Prometheus & Metrics

Prometheus is the open-source monitoring system that became the standard for cloud-native infrastructure. It uses a pull model, stores time-series data, and provides a powerful query language. If you run containers in production, you will almost certainly encounter Prometheus.

The Pull Model

Unlike push-based systems where applications send metrics to a collector, Prometheus scrapes metrics from your applications. Your service exposes an HTTP endpoint (typically /metrics), and Prometheus periodically fetches it.

Prometheus Server
  |
  |-- scrape every 15s --> App A /metrics
  |-- scrape every 15s --> App B /metrics
  |-- scrape every 15s --> Node Exporter /metrics
  |-- scrape every 15s --> Database Exporter /metrics

Why Pull?

Service discovery. Prometheus finds targets through Kubernetes service discovery, DNS, or consul. New instances are scraped automatically.

• The data:
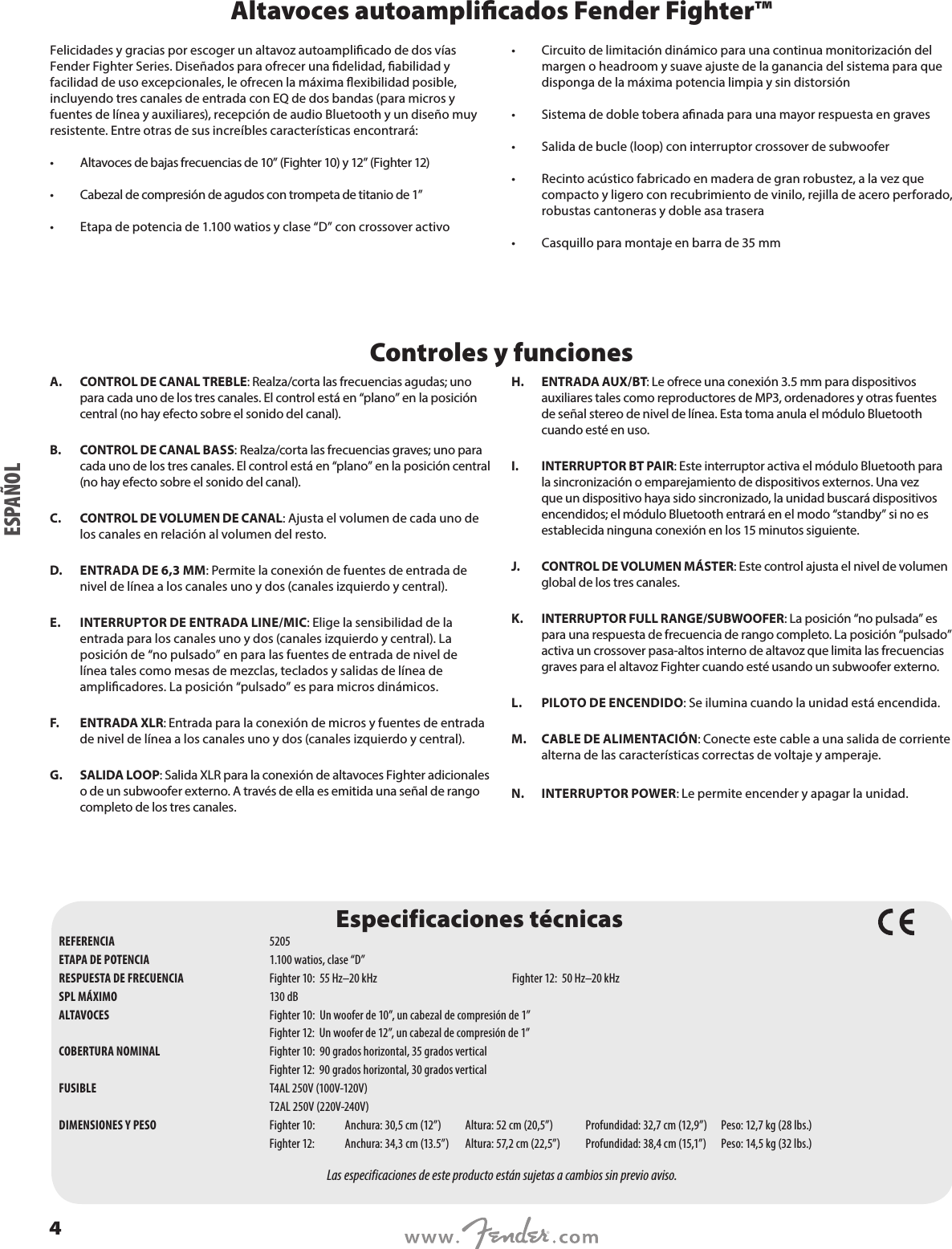 Altavoces autoamplicados Fender Fighter™Felicidades y gracias por escoger un altavoz autoamplicado de dos vías Fender Fighter Series. Diseñados para ofrecer una delidad, abilidad y facilidad de uso excepcionales, le ofrecen la máxima exibilidad posible, incluyendo tres canales de entrada con EQ de dos bandas (para micros y fuentes de línea y auxiliares), recepción de audio Bluetooth y un diseño muy resistente. Entre otras de sus increíbles características encontrará: •  Altavoces de bajas frecuencias de 10” (Fighter 10) y 12” (Fighter 12) •  Cabezal de compresión de agudos con trompeta de titanio de 1”  •  Etapa de potencia de 1.100 watios y clase “D” con crossover activo •  Circuito de limitación dinámico para una continua monitorización del margen o headroom y suave ajuste de la ganancia del sistema para que disponga de la máxima potencia limpia y sin distorsión •  Sistema de doble tobera anada para una mayor respuesta en graves •  Salida de bucle (loop) con interruptor crossover de subwoofer •  Recinto acústico fabricado en madera de gran robustez, a la vez que compacto y ligero con recubrimiento de vinilo, rejilla de acero perforado, robustas cantoneras y doble asa trasera  •  Casquillo para montaje en barra de 35 mmControles y funcionesA.  CONTROL DE CANAL TREBLE: Realza/corta las frecuencias agudas; uno para cada uno de los tres canales. El control está en “plano” en la posición central (no hay efecto sobre el sonido del canal).B.  CONTROL DE CANAL BASS: Realza/corta las frecuencias graves; uno para cada uno de los tres canales. El control está en “plano” en la posición central (no hay efecto sobre el sonido del canal).C.  CONTROL DE VOLUMEN DE CANAL: Ajusta el volumen de cada uno de los canales en relación al volumen del resto. D.  ENTRADA DE 6,3 MM: Permite la conexión de fuentes de entrada de nivel de línea a los canales uno y dos (canales izquierdo y central).E.  INTERRUPTOR DE ENTRADA LINE/MIC: Elige la sensibilidad de la entrada para los canales uno y dos (canales izquierdo y central). La posición de “no pulsado” en para las fuentes de entrada de nivel de línea tales como mesas de mezclas, teclados y salidas de línea de amplicadores. La posición “pulsado” es para micros dinámicos. F.  ENTRADA XLR: Entrada para la conexión de micros y fuentes de entrada de nivel de línea a los canales uno y dos (canales izquierdo y central).G.  SALIDA LOOP: Salida XLR para la conexión de altavoces Fighter adicionales o de un subwoofer externo. A través de ella es emitida una señal de rango completo de los tres canales. H.   ENTRADA  AUX/BT: Le ofrece una conexión 3.5 mm para dispositivos auxiliares tales como reproductores de MP3, ordenadores y otras fuentes de señal stereo de nivel de línea. Esta toma anula el módulo Bluetooth cuando esté en uso.I.  INTERRUPTOR BT PAIR: Este interruptor activa el módulo Bluetooth para la sincronización o emparejamiento de dispositivos externos. Una vez que un dispositivo haya sido sincronizado, la unidad buscará dispositivos encendidos; el módulo Bluetooth entrará en el modo “standby” si no es establecida ninguna conexión en los 15 minutos siguiente.J.  CONTROL DE VOLUMEN MÁSTER: Este control ajusta el nivel de volumen global de los tres canales.K.  INTERRUPTOR FULL RANGE/SUBWOOFER: La posición “no pulsada” es para una respuesta de frecuencia de rango completo. La posición “pulsado” activa un crossover pasa-altos interno de altavoz que limita las frecuencias graves para el altavoz Fighter cuando esté usando un subwoofer externo.L.  PILOTO DE ENCENDIDO: Se ilumina cuando la unidad está encendida.M.  CABLE DE ALIMENTACIÓN: Conecte este cable a una salida de corriente alterna de las características correctas de voltaje y amperaje.N.  INTERRUPTOR POWER: Le permite encender y apagar la unidad.Especificaciones técnicasREFERENCIA  5205ETAPA DE POTENCIA  1.100 watios, clase “D”RESPUESTA DE FRECUENCIA  Fighter 10:  55 Hz–20 kHz  Fighter 12:  50 Hz–20 kHz SPL MÁXIMO  130 dBALTAVOCES  Fighter 10:  Un woofer de 10”, un cabezal de compresión de 1”   Fighter 12:  Un woofer de 12”, un cabezal de compresión de 1” COBERTURA NOMINAL  Fighter 10:  90 grados horizontal, 35 grados vertical  Fighter 12:  90 grados horizontal, 30 grados verticalFUSIBLE  T4AL 250V (100V-120V)  T2AL 250V (220V-240V)DIMENSIONES Y PESO  Fighter 10: Anchura: 30,5 cm (12”)  Altura: 52 cm (20,5”)  Profundidad: 32,7 cm (12,9”)  Peso: 12,7 kg (28 lbs.)  Fighter 12:  Anchura: 34,3 cm (13.5”)  Altura: 57,2 cm (22,5”)  Profundidad: 38,4 cm (15,1”)  Peso: 14,5 kg (32 lbs.)Las especificaciones de este producto están sujetas a cambios sin previo aviso.ESPAÑOL4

• Brief 1: Reproduce the passage of the Prometheus excerpt from "Prometheus is the" to "certainly encounter Prometheus." verbatim.
• Brief 2: In the Prometheus excerpt, which HTTP endpoint does a service typically expose for Prometheus to fetch?

• Task response 1:
Prometheus is the open-source monitoring system that became the standard for cloud-native infrastructure. It uses a pull model, stores time-series data, and provides a powerful query language. If you run containers in production, you will almost certainly encounter Prometheus.

• Task response 2: /metrics